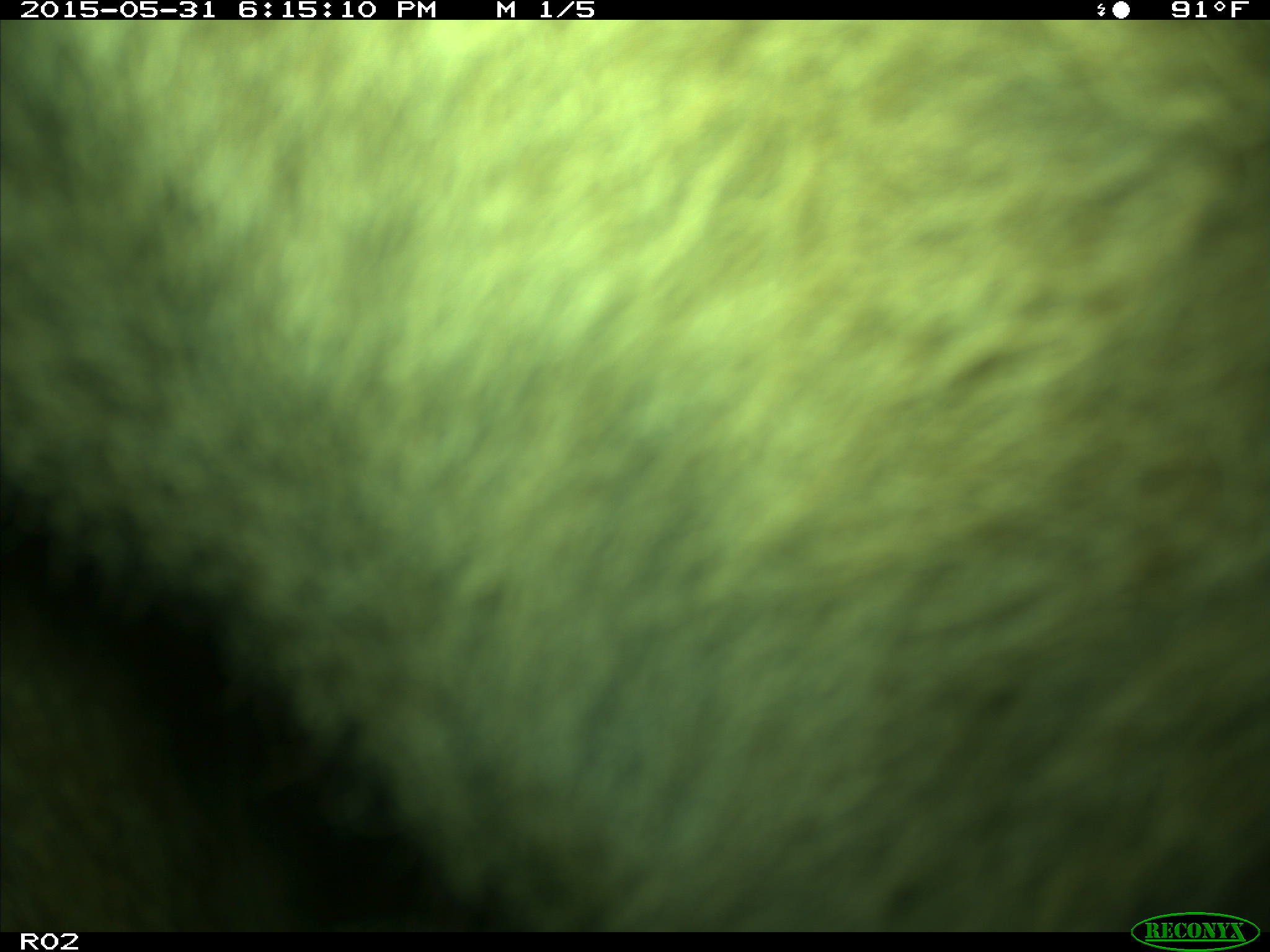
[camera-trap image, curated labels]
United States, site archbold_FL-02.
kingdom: Animalia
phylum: Chordata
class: Mammalia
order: Artiodactyla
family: Bovidae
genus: Bos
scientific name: Bos taurus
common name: domestic cow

Required action:
In the listing above, find the line containing "United States, site archbold_FL-02.", then reproduce it and each line after it through the end, exactly and with nothing added.

Your response:
United States, site archbold_FL-02.
kingdom: Animalia
phylum: Chordata
class: Mammalia
order: Artiodactyla
family: Bovidae
genus: Bos
scientific name: Bos taurus
common name: domestic cow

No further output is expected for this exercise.